▶ _What to work on_:
**a)** Indicate whether each statement below agrees with the King v. Clemons opinion, answering yes or no and quoting the deciding words: (i) the jury returned a verdict for plaintiff of $334,856.97; (ii) Charles King is a party to this appeal; (iii) the appellate court reversed the judgment of the circuit court.
**b)** Write the next portion of the King v. Clemons opinion, beginning after its final sentence.

▶ _Supplied text_:
········
King v. Clemons, 264 Ill. App. 3d 138 (1994)

June 17, 1994 · Illinois Appellate Court · No. 5—92—0078
264 Ill. App. 3d 138

JOHANNA KING, Special Adm’r of the Estate of Robert King, Deceased, Plaintiff-Appellee, v. JOHNNY R. CLEMONS, JR., Defendant-Appellant.

Fifth District

No. 5—92—0078

Opinion filed June 17, 1994.

Rehearing denied July 28, 1994.

*139RARICK, J., concurring in part and dissenting in part.

Richard J. Behr and Stephen C. Mudge, both of Reed, Armstrong, Gor-man, Coffey, Thomson, Gilbert & Mudge, of Edwardsville, for appellant.

Thomas W. Burkart, of Burkart Law Offices, of Hamel, for appellee.

JUSTICE GOLDENHERSH

delivered the opinion of the court:

Defendant, Johnny R. Clemons, Jr., appeals from a judgment in favor of plaintiff, Johanna King, special administrator of the estate of Robert King, deceased (plaintiff Charles King died before trial and is not a party to this appeal), in a wrongful death action plaintiff filed after her son, Robert King (decedent), was killed while he was riding in defendant’s car. The jury found defendant to be negligent and returned a verdict for plaintiff in the amount of $334,856.97. The circuit court of Madison County entered judgment on the verdict and denied defendant’s post-trial motion. In this appeal, defendant presents the following issues for review: (1) whether the trial court erred in allowing plaintiff’s motion to bar defendant’s evidence of a defective steering column; (2) whether the trial court erred in not sustaining defendant’s objection to comments made by plaintiff’s counsel in closing argument; (3) whether the trial court erred in instructing the jury on damages and submitting plaintiff’s verdict form; and (4) whether there was any evidence to support plaintiff’s claim that the decedent contributed income to plaintiff prior to his death. We affirm.
········
▶ _Source excerpt_:
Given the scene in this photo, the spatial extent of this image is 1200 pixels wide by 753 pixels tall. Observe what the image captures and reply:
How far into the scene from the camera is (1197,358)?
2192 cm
········
▶ _Task-by-task answers_:
**a)**
(i) Yes: "returned a verdict for plaintiff in the amount of $334,856.97"
(ii) No: "plaintiff Charles King died before trial and is not a party to this appeal"
(iii) No: "We affirm."

**b)**
On March 16, 1989, defendant came home from high school and found decedent waiting for him. Defendant and decedent were friends, and decedent had spent the previous night at defendant’s house. Defendant had planned to take his recently purchased 1973 Pontiac Trans Am to an exhaust shop in Staunton for some repairs that afternoon. Since decedent was still at the house, he decided to ride to Staunton with defendant. Defendant had driven the car on one prior occasion and experienced no problems.

Defendant testified that to get to Staunton from Livingston, where defendant lived, he had to drive on Livingston Avenue. On Livingston Avenue, he drove through one curve, drove straight for one-eighth to one-quarter mile, and then had to drive through a *140second curve. On the straightaway, defendant was driving approximately 50 miles per hour. As he approached the second curve, he took his foot off the accelerator, but the pedal stuck. Defendant testified that he tried to pry the gas pedal from its position with his feet but was unable to do so. Defendant then pumped the brakes and was able to slow the car down to approximately 40 miles per hour. Defendant also turned the ignition off, hoping that would slow the car down, to no avail. At the curve, the car went off the road, across a grassy area, and crashed into a tree, at which time decedent was fatally injured.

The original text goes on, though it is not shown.